**** Records to use
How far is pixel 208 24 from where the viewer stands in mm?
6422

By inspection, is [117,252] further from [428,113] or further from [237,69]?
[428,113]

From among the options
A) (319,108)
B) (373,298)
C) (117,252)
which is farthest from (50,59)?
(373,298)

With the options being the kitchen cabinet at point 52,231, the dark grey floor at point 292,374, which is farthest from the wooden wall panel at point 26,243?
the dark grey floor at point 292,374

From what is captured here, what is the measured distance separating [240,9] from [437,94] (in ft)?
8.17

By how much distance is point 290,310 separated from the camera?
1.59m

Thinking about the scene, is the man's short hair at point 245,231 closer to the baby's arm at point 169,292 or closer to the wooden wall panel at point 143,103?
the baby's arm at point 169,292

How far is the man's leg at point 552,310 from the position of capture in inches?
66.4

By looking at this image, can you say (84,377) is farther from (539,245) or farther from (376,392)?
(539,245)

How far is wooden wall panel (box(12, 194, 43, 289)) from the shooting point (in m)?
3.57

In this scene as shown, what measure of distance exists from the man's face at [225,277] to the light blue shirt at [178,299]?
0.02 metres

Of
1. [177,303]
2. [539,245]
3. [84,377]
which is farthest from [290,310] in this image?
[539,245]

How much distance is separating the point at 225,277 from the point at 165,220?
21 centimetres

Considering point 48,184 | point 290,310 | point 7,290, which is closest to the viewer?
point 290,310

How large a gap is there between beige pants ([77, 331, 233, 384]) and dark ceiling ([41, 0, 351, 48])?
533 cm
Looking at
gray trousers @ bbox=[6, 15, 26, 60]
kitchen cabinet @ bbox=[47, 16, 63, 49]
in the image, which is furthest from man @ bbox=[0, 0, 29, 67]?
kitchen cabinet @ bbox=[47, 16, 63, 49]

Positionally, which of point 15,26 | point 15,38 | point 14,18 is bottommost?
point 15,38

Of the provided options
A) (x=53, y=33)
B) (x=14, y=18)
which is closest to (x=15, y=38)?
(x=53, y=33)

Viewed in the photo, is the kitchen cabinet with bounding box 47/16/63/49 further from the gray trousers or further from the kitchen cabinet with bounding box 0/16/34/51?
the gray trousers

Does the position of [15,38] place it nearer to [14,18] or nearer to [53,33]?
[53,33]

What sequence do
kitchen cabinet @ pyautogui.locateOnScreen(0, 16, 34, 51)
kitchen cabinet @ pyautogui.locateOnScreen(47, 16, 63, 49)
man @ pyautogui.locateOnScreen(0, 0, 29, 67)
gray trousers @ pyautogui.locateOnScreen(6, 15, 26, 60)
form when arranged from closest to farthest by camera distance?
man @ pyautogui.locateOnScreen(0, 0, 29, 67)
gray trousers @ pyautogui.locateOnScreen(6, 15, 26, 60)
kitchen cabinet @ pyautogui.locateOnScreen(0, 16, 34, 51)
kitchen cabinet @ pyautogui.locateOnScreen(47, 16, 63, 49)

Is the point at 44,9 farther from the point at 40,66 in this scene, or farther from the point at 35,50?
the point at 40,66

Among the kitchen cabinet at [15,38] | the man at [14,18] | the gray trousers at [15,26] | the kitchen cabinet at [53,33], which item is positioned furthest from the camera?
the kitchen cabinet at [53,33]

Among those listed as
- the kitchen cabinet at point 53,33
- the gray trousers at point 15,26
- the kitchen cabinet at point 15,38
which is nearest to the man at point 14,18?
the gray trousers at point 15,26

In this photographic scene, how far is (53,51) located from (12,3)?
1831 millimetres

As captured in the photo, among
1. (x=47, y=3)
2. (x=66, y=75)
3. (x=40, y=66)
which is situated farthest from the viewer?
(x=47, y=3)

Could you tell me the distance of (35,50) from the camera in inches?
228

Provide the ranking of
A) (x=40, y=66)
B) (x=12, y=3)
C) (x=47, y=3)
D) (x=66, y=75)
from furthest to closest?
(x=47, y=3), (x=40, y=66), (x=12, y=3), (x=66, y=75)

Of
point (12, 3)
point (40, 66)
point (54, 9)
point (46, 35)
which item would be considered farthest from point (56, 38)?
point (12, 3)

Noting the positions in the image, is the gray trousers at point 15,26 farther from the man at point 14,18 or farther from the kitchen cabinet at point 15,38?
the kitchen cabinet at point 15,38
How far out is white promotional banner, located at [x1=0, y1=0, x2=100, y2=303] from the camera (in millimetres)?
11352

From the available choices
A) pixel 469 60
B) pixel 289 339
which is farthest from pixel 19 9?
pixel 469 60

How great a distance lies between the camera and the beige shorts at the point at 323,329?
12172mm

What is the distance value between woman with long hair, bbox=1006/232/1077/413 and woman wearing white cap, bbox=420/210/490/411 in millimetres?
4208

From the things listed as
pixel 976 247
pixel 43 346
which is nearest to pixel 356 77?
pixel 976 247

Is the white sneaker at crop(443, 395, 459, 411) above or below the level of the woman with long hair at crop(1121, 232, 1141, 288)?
********
• **Exercise objective**
Rewrite the data above as a numbered list with one line per item, leaving out the blank lines.

• **Output of the task**
1. How far is pixel 208 24 from where the viewer stands in mm?
2. 6422
3. By inspection, is [117,252] further from [428,113] or further from [237,69]?
4. [428,113]
5. From among the options
6. A) (319,108)
7. B) (373,298)
8. C) (117,252)
9. which is farthest from (50,59)?
10. (373,298)
11. With the options being the kitchen cabinet at point 52,231, the dark grey floor at point 292,374, which is farthest from the wooden wall panel at point 26,243?
12. the dark grey floor at point 292,374
13. From what is captured here, what is the measured distance separating [240,9] from [437,94] (in ft)?
14. 8.17
15. By how much distance is point 290,310 separated from the camera?
16. 1.59m
17. Thinking about the scene, is the man's short hair at point 245,231 closer to the baby's arm at point 169,292 or closer to the wooden wall panel at point 143,103?
18. the baby's arm at point 169,292
19. How far is the man's leg at point 552,310 from the position of capture in inches?
20. 66.4
21. By looking at this image, can you say (84,377) is farther from (539,245) or farther from (376,392)?
22. (539,245)
23. How far is wooden wall panel (box(12, 194, 43, 289)) from the shooting point (in m)?
24. 3.57
25. In this scene as shown, what measure of distance exists from the man's face at [225,277] to the light blue shirt at [178,299]?
26. 0.02 metres
27. Of
28. 1. [177,303]
29. 2. [539,245]
30. 3. [84,377]
31. which is farthest from [290,310] in this image?
32. [539,245]
33. How much distance is separating the point at 225,277 from the point at 165,220?
34. 21 centimetres
35. Considering point 48,184 | point 290,310 | point 7,290, which is closest to the viewer?
36. point 290,310
37. How large a gap is there between beige pants ([77, 331, 233, 384]) and dark ceiling ([41, 0, 351, 48])?
38. 533 cm
39. Looking at
40. gray trousers @ bbox=[6, 15, 26, 60]
41. kitchen cabinet @ bbox=[47, 16, 63, 49]
42. in the image, which is furthest from man @ bbox=[0, 0, 29, 67]?
43. kitchen cabinet @ bbox=[47, 16, 63, 49]
44. Positionally, which of point 15,26 | point 15,38 | point 14,18 is bottommost?
45. point 15,38
46. Of the provided options
47. A) (x=53, y=33)
48. B) (x=14, y=18)
49. which is closest to (x=15, y=38)?
50. (x=53, y=33)
51. Viewed in the photo, is the kitchen cabinet with bounding box 47/16/63/49 further from the gray trousers or further from the kitchen cabinet with bounding box 0/16/34/51?
52. the gray trousers
53. Does the position of [15,38] place it nearer to [14,18] or nearer to [53,33]?
54. [53,33]
55. What sequence do
56. kitchen cabinet @ pyautogui.locateOnScreen(0, 16, 34, 51)
57. kitchen cabinet @ pyautogui.locateOnScreen(47, 16, 63, 49)
58. man @ pyautogui.locateOnScreen(0, 0, 29, 67)
59. gray trousers @ pyautogui.locateOnScreen(6, 15, 26, 60)
60. form when arranged from closest to farthest by camera distance?
61. man @ pyautogui.locateOnScreen(0, 0, 29, 67)
62. gray trousers @ pyautogui.locateOnScreen(6, 15, 26, 60)
63. kitchen cabinet @ pyautogui.locateOnScreen(0, 16, 34, 51)
64. kitchen cabinet @ pyautogui.locateOnScreen(47, 16, 63, 49)
65. Is the point at 44,9 farther from the point at 40,66 in this scene, or farther from the point at 35,50?
66. the point at 40,66
67. Among the kitchen cabinet at [15,38] | the man at [14,18] | the gray trousers at [15,26] | the kitchen cabinet at [53,33], which item is positioned furthest from the camera?
68. the kitchen cabinet at [53,33]
69. Among those listed as
70. - the kitchen cabinet at point 53,33
71. - the gray trousers at point 15,26
72. - the kitchen cabinet at point 15,38
73. which is nearest to the man at point 14,18?
74. the gray trousers at point 15,26
75. In this photographic scene, how far is (53,51) located from (12,3)?
76. 1831 millimetres
77. As captured in the photo, among
78. 1. (x=47, y=3)
79. 2. (x=66, y=75)
80. 3. (x=40, y=66)
81. which is situated farthest from the viewer?
82. (x=47, y=3)
83. Could you tell me the distance of (35,50) from the camera in inches?
84. 228
85. Provide the ranking of
86. A) (x=40, y=66)
87. B) (x=12, y=3)
88. C) (x=47, y=3)
89. D) (x=66, y=75)
90. from furthest to closest?
91. (x=47, y=3), (x=40, y=66), (x=12, y=3), (x=66, y=75)
92. Of
93. point (12, 3)
94. point (40, 66)
95. point (54, 9)
96. point (46, 35)
97. which item would be considered farthest from point (56, 38)?
98. point (12, 3)
99. Noting the positions in the image, is the gray trousers at point 15,26 farther from the man at point 14,18 or farther from the kitchen cabinet at point 15,38?
100. the kitchen cabinet at point 15,38
101. How far out is white promotional banner, located at [x1=0, y1=0, x2=100, y2=303] from the camera (in millimetres)?
102. 11352
103. From the available choices
104. A) pixel 469 60
105. B) pixel 289 339
106. which is farthest from pixel 19 9?
107. pixel 469 60
108. How great a distance lies between the camera and the beige shorts at the point at 323,329?
109. 12172mm
110. What is the distance value between woman with long hair, bbox=1006/232/1077/413 and woman wearing white cap, bbox=420/210/490/411 in millimetres?
111. 4208
112. From the things listed as
113. pixel 976 247
114. pixel 43 346
115. which is nearest to pixel 356 77?
116. pixel 976 247
117. Is the white sneaker at crop(443, 395, 459, 411) above or below the level of the woman with long hair at crop(1121, 232, 1141, 288)?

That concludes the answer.